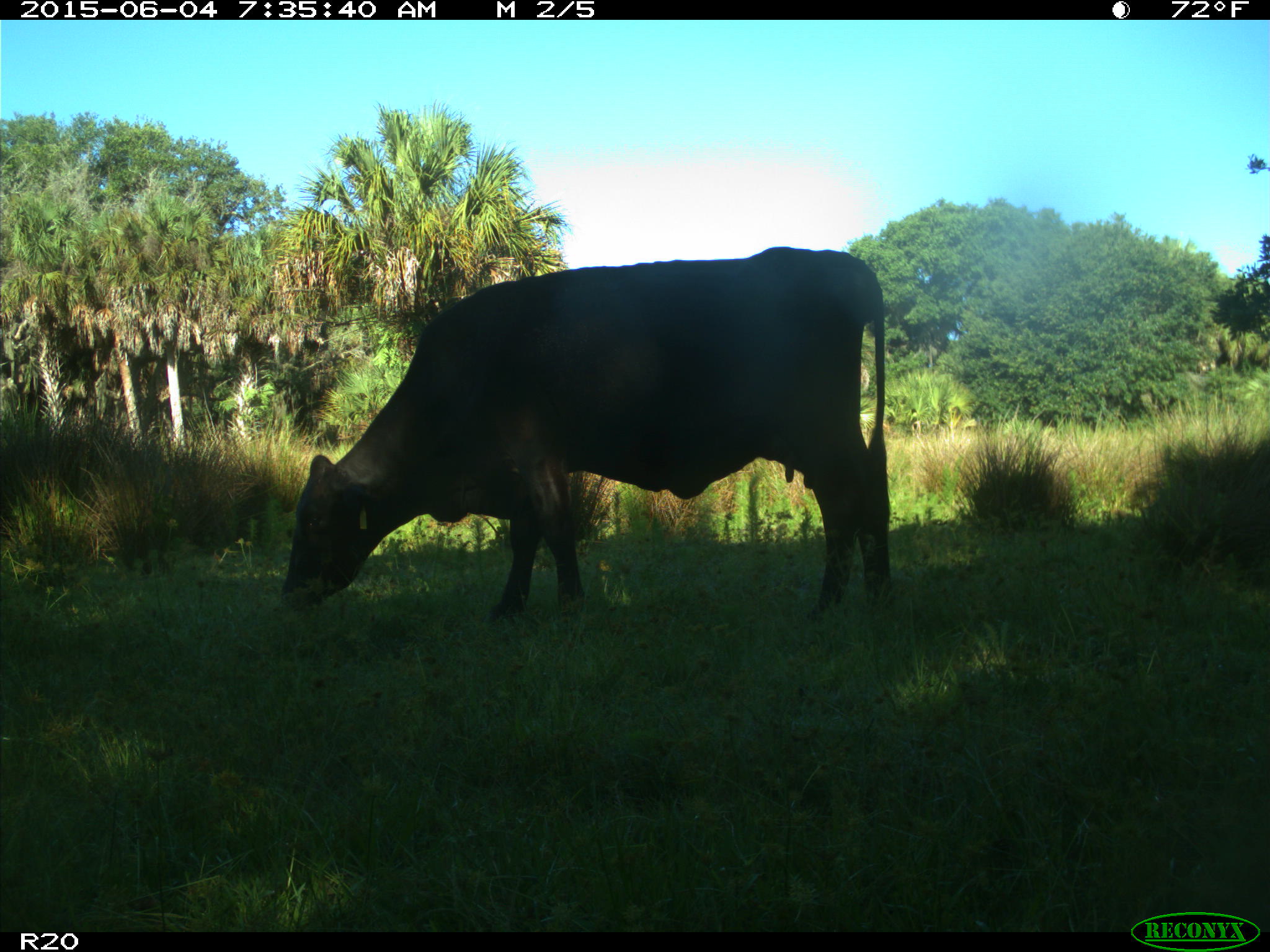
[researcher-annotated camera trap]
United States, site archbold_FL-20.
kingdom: Animalia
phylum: Chordata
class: Mammalia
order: Artiodactyla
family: Bovidae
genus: Bos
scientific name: Bos taurus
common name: domestic cow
Bos taurus (domestic cow).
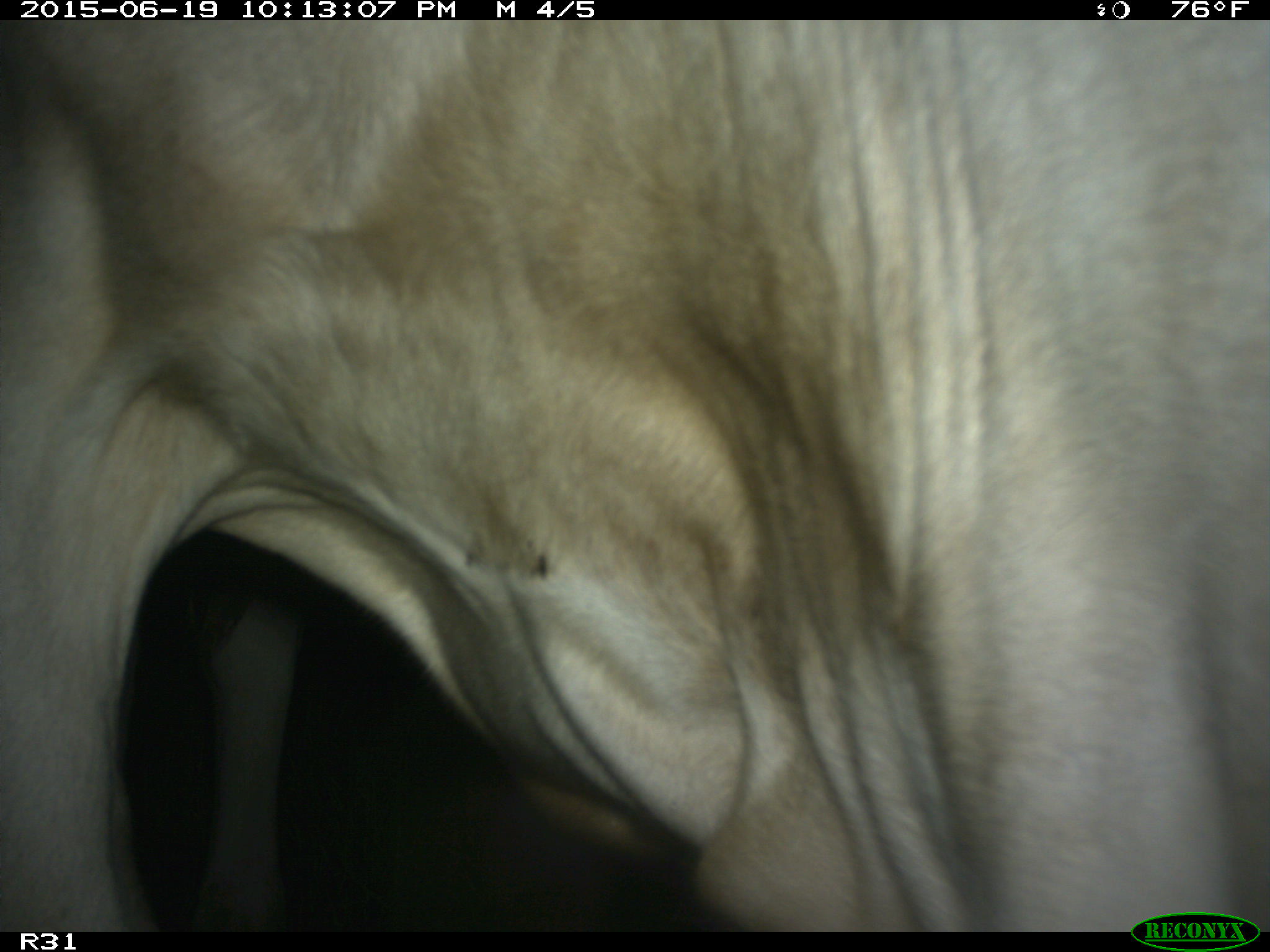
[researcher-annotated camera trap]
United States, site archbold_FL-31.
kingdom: Animalia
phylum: Chordata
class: Mammalia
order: Artiodactyla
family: Bovidae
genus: Bos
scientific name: Bos taurus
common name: domestic cow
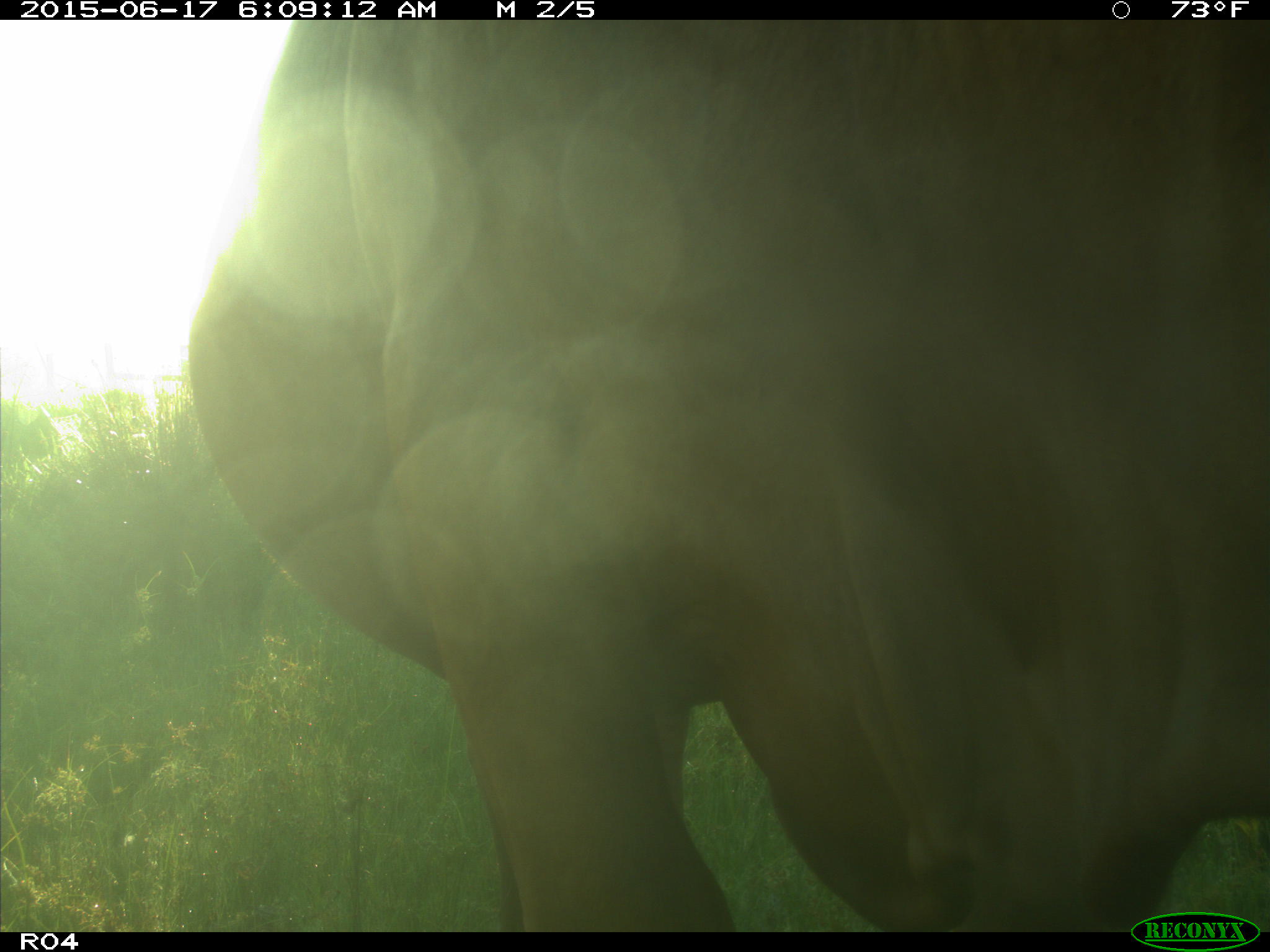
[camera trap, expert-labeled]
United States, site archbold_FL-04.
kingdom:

______________________________

The records are given above. Copy each line in them that holds "site".

**EXERCISE RESULT**
United States, site archbold_FL-20.
United States, site archbold_FL-31.
United States, site archbold_FL-04.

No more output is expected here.